How To Improve Delete Timeout Issues In CRM 2011 On Prem Dev Environment?

Question

Background

I have a unit test framework that creates entities for my unit tests, preforms the test, then automagically deletes the entities. It had been working fine except that some entities take 15 - 30 seconds to delete in our dev environment.

I recently received a VM setup in the Amazon Cloud to perform some long term changes requiring a couple release cycles to complete. When I run a unit test on VM, I'm continually getting SQL Timeout Errors attempting to delete the entity.

Steps

I've gone down this set of discovery / action steps:

Turned on tracing, saw that timeout was occurring on fn_CollectForCascadeWrapper which is used to handle cascading deletes. My unit test only has 6 entities in it, and they are deleted in such a way that no cascading deletes are needed. Ran Estimated Execution Plan on it and added some of the indexes it requested. This still didn't fix the timeout issue.
Turned on the Resource Manager on the VM to look at Disk Access / Memory / CPU. When I attempt a delete, the CPU hits 20% for 2 seconds, then drops down to near 0. Memory is unchanged, but Disk Read Access on the Resource Manager Goes crazy high, and stays that way for 7-10 minutes.
Hard Coded the fn_CollectForCascadeWrapper to return a result meaning nothing is required to be cascaded for the 6 entities in my unit test. Ran the unit test and again got the SQL Timeout Error. According to the Tracing, the actual delete statement was timing out:

delete from [New_inquiryExtensionBase] where ([New_inquiryId] = '7e250a5f-890e-40ae-9d2d-c55bbd7250cd');
delete from [New_inquiryBase]
OUTPUT DELETED.[New_inquiryId], 10012
into SubscriptionTrackingDeletedObject (ObjectId, ObjectTypeCode)
where ([New_inquiryId] = '7e250a5f-890e-40ae-9d2d-c55bbd7250cd')
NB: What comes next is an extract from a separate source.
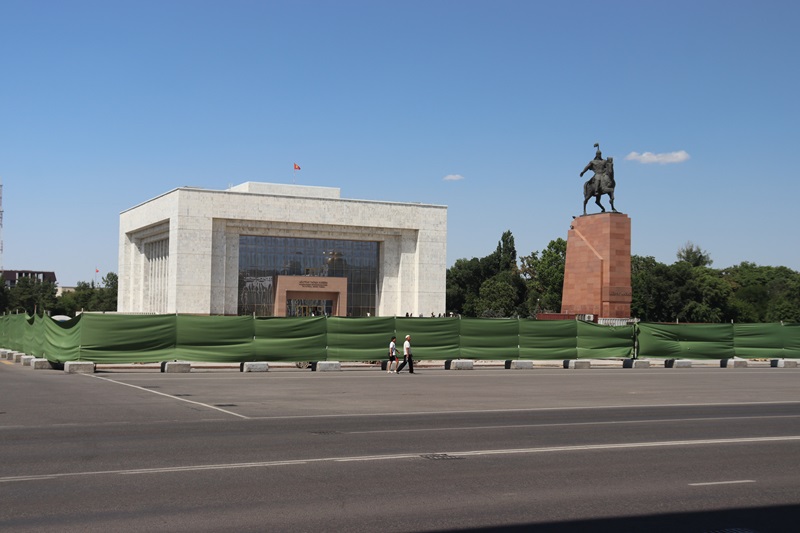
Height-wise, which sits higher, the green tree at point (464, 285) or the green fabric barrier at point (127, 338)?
the green tree at point (464, 285)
Ran the query manually in SQL Management Studio. Took around 3 minutes to complete. No Triggers on the tables, so I thought the time must be due to the insert. Looked at the SubscriptionTrackingDeletedObject table, and noticed it had 2100 records in it. Deleted all records in the table, and reran my unit test. It actually worked in the normal 15-30 second time frame for deletes.
Researched and discovered what the SubscriptionTrackingDeletedObject is used for, and that the Async Service cleans it up. Noticed that the Async Service was not running on the server. Turned the service on, waited 10 minutes and queried the table again. My 6 entities were still listed there. Looked in trace log and saw timeout errors: Error cleaning up Principal Object Access Table
Researched POA and performed a SELECT COUNT(*) on the table and 7 minutes later it returned 261 million records! Researched how to cleanup the table and the only thing I found was for Role Up 6 (we're currently on 11).

What Next?

Could the POA be affecting the Delete? Or is it just the POA that is affecting the Async Service that is affecting the delete? Could inserting into the SubscriptionTrackingDeletedObject really be causing my problem?
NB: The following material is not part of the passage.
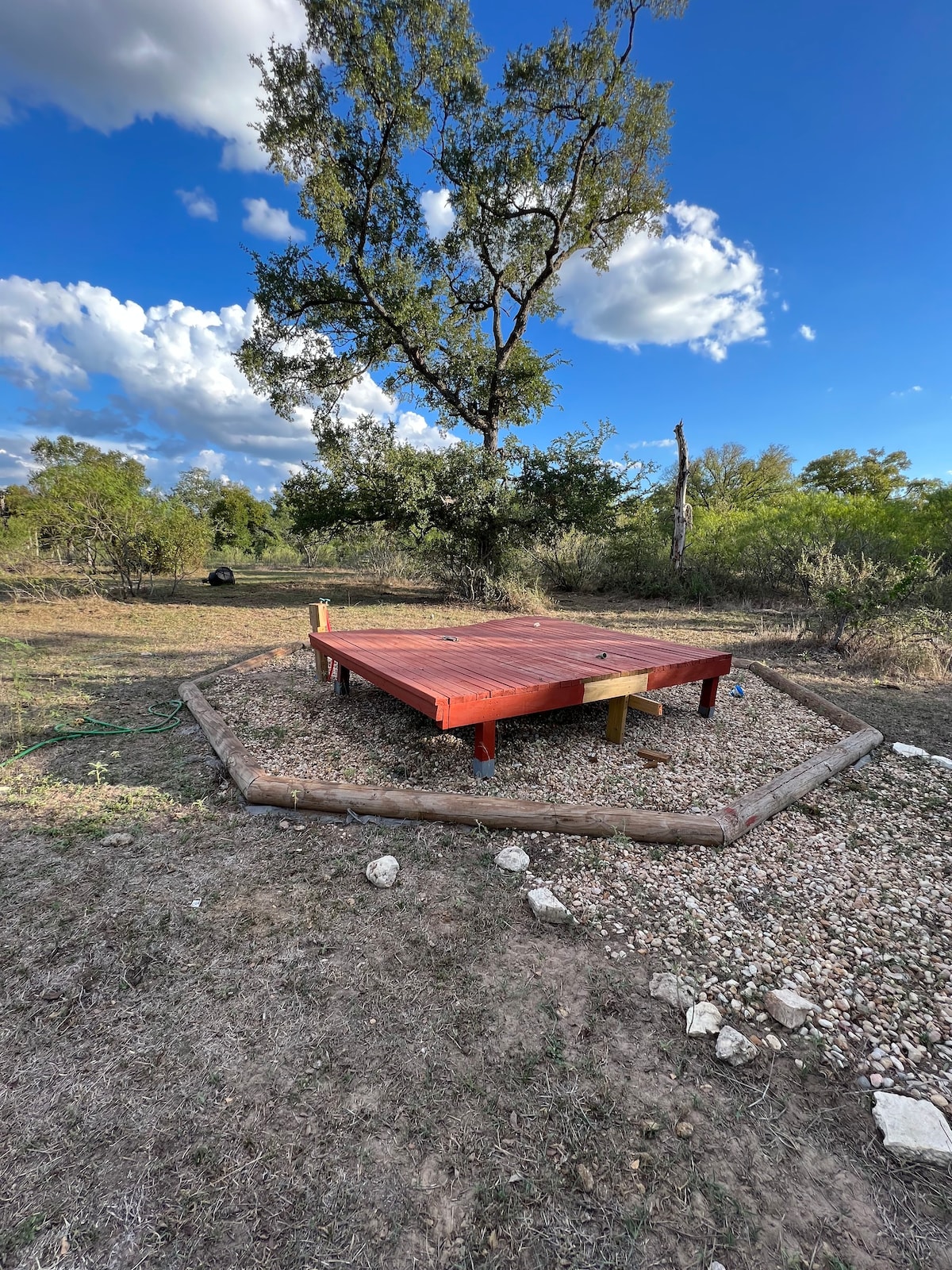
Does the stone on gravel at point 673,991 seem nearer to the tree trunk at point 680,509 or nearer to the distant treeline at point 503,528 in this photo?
the distant treeline at point 503,528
Have you executed script you have found in KB (to clean up POA table)? — MarioZG
Also have you tried to look at execution plan for the long running queries to see if there is any step that takes most of the time? — MarioZG
@MarioZG I am currently running the script. It was executing it as part of a transaction, and taking around 5 min. for 50000 records. It'll take 16 days to clean it up at this rate... The Query that shows up in the SQL log as timing out, doesn't offer any additional indexing.... — Daryl

Daryl Daryl · Accepted Answer · 2013-10-04T14:24:57

I ended up turning on SQL Server Profiling, and running the delete statement listed in my question. It took 3.5 minutes to execute. I was expecting it to be kicking something else off that hit the POA table, but nope, it was just deleting those records.

382604 Reads

I took a second look at the Query Execution Plan and noticed there were lots of Nested loops:

enter image description here

that were looking at the child tables that contain a reference to it (see the 13 tiny branches in the tree structure insert in the bottom right?) . So all the reads were being performed on the indexes themselves, and taking forever to get loaded on my uber slow VM.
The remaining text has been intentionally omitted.